Input/Output

Convert dataframe to one-hot matrix.

param df:

Input dataframe for which the rows are the features, and colums are the samples.

type df:

pd.DataFrame()

param dtypes:

Representation of the columns in the form of [‘cat’,’num’]. By default the dtype is determiend based on the pandas dataframe.

type dtypes:

list of str or ‘pandas’, optional

param y_min:

Minimal number of sampels that must be present in a group. All groups with less then y_min samples are labeled as _other_ and are not used in the enriching model. The default is None.

type y_min:

int [0..len(y)], optional

param perc_min_num:

This parameters can be used to force variables into numeric ones if unique non-zero values are above the percentage.
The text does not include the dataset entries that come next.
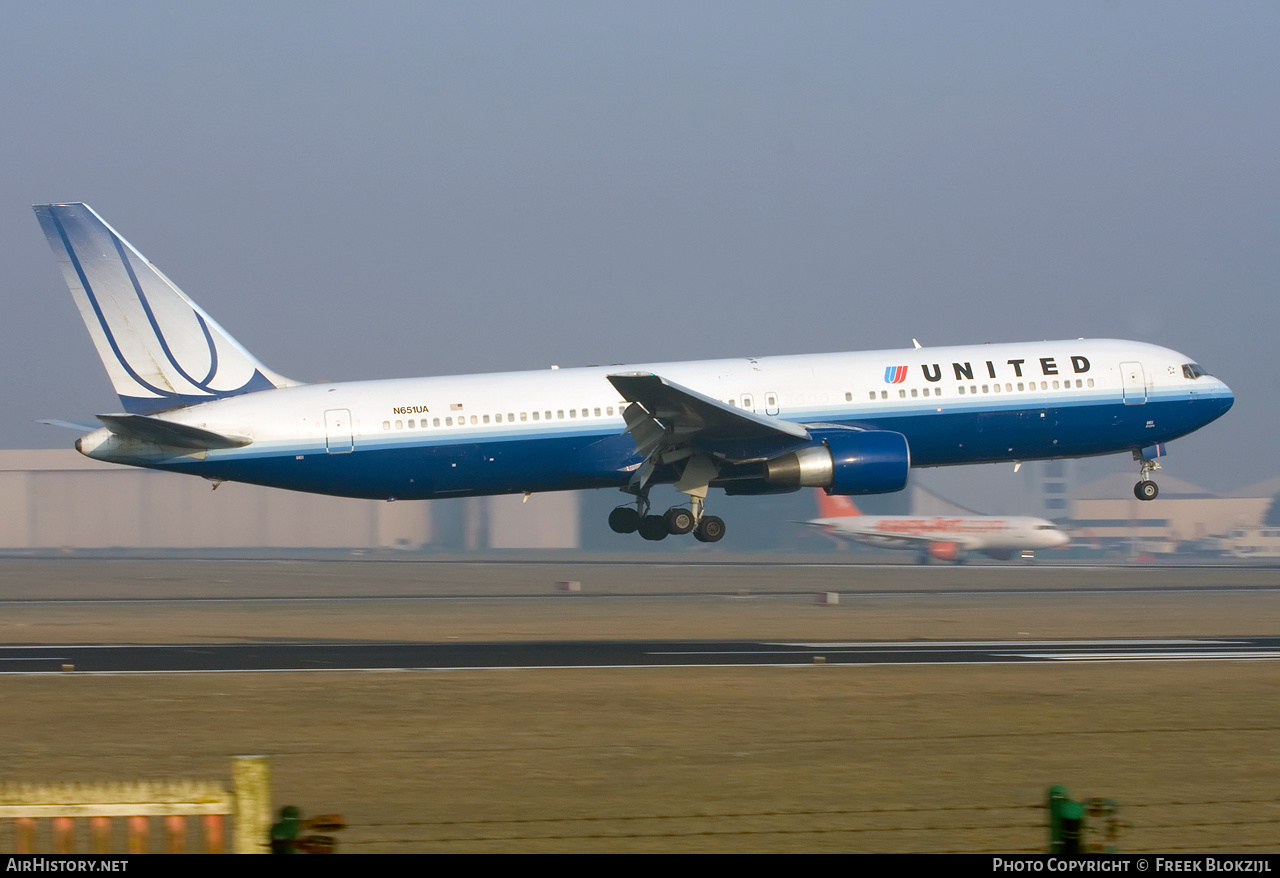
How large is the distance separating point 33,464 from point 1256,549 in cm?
10589

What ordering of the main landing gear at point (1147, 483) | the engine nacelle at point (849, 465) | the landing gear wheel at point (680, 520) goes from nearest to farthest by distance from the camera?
the engine nacelle at point (849, 465)
the landing gear wheel at point (680, 520)
the main landing gear at point (1147, 483)

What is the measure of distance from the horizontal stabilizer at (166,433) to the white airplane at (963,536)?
190 ft

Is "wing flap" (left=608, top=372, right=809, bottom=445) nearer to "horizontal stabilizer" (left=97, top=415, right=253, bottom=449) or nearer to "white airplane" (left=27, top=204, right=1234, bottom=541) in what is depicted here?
"white airplane" (left=27, top=204, right=1234, bottom=541)

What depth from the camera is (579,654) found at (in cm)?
3306

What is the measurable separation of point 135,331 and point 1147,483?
3098 cm

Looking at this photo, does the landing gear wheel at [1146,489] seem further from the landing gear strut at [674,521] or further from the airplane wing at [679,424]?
the landing gear strut at [674,521]

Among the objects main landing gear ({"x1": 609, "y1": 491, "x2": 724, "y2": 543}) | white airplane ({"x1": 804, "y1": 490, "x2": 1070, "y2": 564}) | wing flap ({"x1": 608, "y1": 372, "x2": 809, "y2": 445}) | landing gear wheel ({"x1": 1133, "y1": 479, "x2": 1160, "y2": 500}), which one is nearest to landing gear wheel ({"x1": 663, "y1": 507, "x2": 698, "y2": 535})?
main landing gear ({"x1": 609, "y1": 491, "x2": 724, "y2": 543})

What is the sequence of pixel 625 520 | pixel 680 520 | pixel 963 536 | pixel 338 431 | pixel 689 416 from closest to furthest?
pixel 689 416 → pixel 338 431 → pixel 680 520 → pixel 625 520 → pixel 963 536

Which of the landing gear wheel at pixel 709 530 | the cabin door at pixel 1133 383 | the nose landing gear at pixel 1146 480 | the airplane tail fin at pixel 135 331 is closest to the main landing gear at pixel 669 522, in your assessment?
the landing gear wheel at pixel 709 530

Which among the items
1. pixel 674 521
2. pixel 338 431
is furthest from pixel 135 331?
pixel 674 521

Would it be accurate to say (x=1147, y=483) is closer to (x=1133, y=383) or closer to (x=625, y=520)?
(x=1133, y=383)

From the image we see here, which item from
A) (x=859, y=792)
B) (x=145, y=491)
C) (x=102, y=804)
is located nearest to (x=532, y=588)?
(x=859, y=792)

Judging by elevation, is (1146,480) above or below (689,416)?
below

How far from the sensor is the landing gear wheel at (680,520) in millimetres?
42875
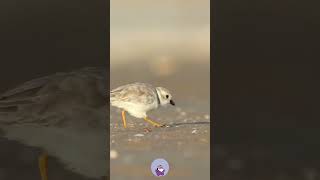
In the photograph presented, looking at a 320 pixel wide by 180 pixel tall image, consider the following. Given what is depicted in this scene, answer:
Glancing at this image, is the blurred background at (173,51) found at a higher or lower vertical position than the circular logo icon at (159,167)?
higher

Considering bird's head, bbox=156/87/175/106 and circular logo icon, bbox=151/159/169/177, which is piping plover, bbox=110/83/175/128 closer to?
bird's head, bbox=156/87/175/106

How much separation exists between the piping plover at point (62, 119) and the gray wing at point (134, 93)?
0.05 metres

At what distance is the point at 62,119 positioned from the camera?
1179 mm

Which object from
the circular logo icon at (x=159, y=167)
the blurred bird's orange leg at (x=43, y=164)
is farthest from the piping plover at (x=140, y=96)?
the blurred bird's orange leg at (x=43, y=164)

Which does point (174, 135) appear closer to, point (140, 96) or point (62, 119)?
point (140, 96)

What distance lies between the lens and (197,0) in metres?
1.16

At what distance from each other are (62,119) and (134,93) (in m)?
0.25

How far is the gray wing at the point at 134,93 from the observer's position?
3.79ft

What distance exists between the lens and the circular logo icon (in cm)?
117
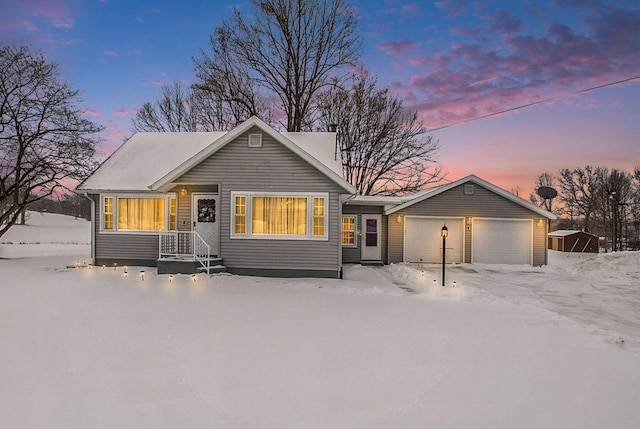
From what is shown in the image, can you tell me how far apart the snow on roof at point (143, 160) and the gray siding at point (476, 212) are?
30.4ft

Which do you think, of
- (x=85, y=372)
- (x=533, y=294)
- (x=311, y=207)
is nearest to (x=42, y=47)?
(x=311, y=207)

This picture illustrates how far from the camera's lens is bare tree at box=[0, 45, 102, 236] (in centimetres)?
1600

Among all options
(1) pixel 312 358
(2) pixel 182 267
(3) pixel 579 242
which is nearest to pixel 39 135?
(2) pixel 182 267

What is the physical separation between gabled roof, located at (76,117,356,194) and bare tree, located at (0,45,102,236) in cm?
362

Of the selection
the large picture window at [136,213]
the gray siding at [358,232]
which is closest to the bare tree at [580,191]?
the gray siding at [358,232]

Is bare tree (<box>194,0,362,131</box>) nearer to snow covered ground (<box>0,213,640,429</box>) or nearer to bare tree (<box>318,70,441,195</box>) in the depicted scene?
bare tree (<box>318,70,441,195</box>)

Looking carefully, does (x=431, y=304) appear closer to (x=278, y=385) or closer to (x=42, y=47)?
(x=278, y=385)

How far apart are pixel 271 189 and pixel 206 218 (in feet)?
8.42

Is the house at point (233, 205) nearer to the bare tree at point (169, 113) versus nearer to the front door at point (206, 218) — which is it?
the front door at point (206, 218)

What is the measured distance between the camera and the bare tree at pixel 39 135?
52.5 feet

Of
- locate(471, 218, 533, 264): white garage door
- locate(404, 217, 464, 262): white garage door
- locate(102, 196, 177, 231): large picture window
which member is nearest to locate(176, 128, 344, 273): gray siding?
locate(102, 196, 177, 231): large picture window

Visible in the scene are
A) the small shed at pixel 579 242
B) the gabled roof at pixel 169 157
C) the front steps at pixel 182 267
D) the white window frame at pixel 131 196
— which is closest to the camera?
the front steps at pixel 182 267

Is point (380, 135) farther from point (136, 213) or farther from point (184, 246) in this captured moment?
point (136, 213)

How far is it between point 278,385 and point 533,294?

The default is None. Alternative can be 0.8

type perc_min_num:

float [None, 0..1], optional

param hot_only:

When True; the output of the onehot matrix exclusively contains categorical values that are transformed to one-hot. The default is True.

type hot_only:

bool [True, False], optional

param deep_extract:

True: Extract information from a vector that contains a list/array/dict. False: converted to a string and treated as catagorical [‘cat’].

type deep_extract:

bool [False, True] (default : False)

param remove_mutual_exclusive:

True: Remove the mutual exclusive groups. In binairy features; False and 0 are excluded. False: Do nothing

type remove_mutual_exclusive:

bool [False, True] (default : False)

param remove_multicollinearity:

True: Remove multicollinear columns by removing one columns for each catagory that is converted into onehot. False: Do nothing

type remove_multicollinearity:

bool [False, True] (default : False)

param excl_background:

Remove values/strings that labeled in the list. As an example, the following column: [‘yes’, ‘no’, ‘yes’, ‘yes’,’no’,’unknown’, …], is split into ‘column_yes’, ‘column_no’ and ‘column_unknown’. If unknown listed, then ‘column_unknown’ is not transformed into a new one-hot column. The default is None (every possible name is converted into a one-hot column)

type excl_background:

list or None, [0], [0, ‘0.0’, ‘unknown’, ‘nan’, ‘None’ …], optional

param verbose:

Print message to screen. The default is 3. 0: (default), 1: ERROR, 2: WARN, 3: INFO, 4: DEBUG, 5: TRACE

type verbose:

int, optional

returns:
  • dict

  • numeric (DataFrame) – Input-dataframe with converted numerical values

  • onehot (DataFrame) – Input-dataframe with converted one-hot values. Note that continuous values are only removed if hot_only=True.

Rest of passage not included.